Za to dzika widzialem rok temu. Dziki sie ucywilizowaly i zyja w
symbiozie z turystami :-)

a pozniej w tivi mowia, ze trzeba do nich strzelac, bo stanowia zagrozenie,
ja mysle, ze to my stanowimy wieksze, a strzelac nie wolno:-)

Jakie zagrozenie ? jeszcze z rok-dwa i sie beda bawic z maluchami w
jednej piaskownicy :-)

Fakt ze te zimy to mamy coraz gorsze .. ale kiedy byla w kraju
naprawde mrozna ? Trzy lata temu.
I jeszcze zobzymy jaka bedzie w tym roku .. snieg w listopadzie spadl.

a dzisiaj bylo 12 stopni plus:-)

Zalezy gdzie. W Jakuszycach bylo -1. Wczoraj bylo +6.

W Norwegii nadal sniegu pada duzo, w Alpach tez ..

to ze pada, nie zawsze jest pozytywne, a tez jest dowodem na zmiane klimatu,

Zaden dowod, bo "od zawsze" padalo :-)

aha - do tych co twierdza, ze iedys tez tak bylo - nie wiedzialam, ze kiedys
bylo tyle elektrowni zasilanych weglem - moze jednam nie doceniamy
dinozaurow?

Ale to jest dowod ze przemysl NIE wplywa.

J.

128 Data: Grudzien 02 2008 22:13:32
Temat: Re: [OT] Globalne ocieplenie
Autor: ania 


Uzytkownik "J.F."

Ale to jest dowod ze przemysl NIE wplywa.

no to na tym poprzestanmy i juz - mi to lata, sama staram sie zyc na tyle
nieuciazliwie na ile potrafie sie wyrzec wygod - zdaze umrzec zanim bedzie
bardzo zle, za to dziwie sie ludziom kochajacym swoje dzieci


--
ania

129 Data: Grudzien 04 2008 15:31:26
Temat: Re: [OT] Globalne ocieplenie
Autor: Arek (G) 

ania pisze:

Uzytkownik "J.F."

Ale to jest dowod ze przemysl NIE wplywa.

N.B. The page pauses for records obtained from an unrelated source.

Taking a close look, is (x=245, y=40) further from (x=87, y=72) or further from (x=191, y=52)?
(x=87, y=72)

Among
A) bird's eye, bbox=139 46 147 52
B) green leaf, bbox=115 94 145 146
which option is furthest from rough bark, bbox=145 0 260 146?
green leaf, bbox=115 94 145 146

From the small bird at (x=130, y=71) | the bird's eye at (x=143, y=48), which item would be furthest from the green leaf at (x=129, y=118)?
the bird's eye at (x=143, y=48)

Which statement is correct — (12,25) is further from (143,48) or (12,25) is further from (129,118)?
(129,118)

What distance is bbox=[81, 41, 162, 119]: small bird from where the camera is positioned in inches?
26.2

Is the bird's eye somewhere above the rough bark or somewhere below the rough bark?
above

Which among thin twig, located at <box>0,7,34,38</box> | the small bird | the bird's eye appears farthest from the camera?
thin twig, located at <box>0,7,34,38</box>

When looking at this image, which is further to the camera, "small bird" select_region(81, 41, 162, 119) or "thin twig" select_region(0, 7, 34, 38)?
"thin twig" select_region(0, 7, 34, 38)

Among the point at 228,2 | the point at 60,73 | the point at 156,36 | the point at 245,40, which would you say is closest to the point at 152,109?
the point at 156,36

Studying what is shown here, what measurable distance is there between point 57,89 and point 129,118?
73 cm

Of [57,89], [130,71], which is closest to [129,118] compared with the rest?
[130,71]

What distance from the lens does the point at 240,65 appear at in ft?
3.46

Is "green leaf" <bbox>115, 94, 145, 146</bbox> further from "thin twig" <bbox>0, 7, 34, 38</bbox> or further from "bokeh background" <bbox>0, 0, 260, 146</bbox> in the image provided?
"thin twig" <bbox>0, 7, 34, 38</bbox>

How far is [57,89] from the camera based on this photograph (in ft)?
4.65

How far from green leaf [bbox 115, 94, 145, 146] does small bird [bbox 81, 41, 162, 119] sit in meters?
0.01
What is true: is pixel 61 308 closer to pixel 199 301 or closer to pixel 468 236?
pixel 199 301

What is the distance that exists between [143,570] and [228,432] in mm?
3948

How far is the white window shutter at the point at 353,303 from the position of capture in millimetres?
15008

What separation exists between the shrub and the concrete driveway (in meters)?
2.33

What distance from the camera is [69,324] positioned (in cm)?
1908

no to na tym poprzestanmy i juz - mi to lata, sama staram sie zyc na tyle nieuciazliwie na ile potrafie sie wyrzec wygod - zdaze umrzec zanim bedzie bardzo zle, za to dziwie sie ludziom kochajacym swoje dzieci

Pewne elementy naszego życia faktycznie źle wpływają na środowisko. Np. śmieci, zanieczyszczenia wód itp. Problem jest w tym, że sporo środków przeznacza się na co2, które praktycznie nie ma najmniejszego wpływu na środowisko, kosztem tego co akurat ma. O to w tym wszystkim chodzi.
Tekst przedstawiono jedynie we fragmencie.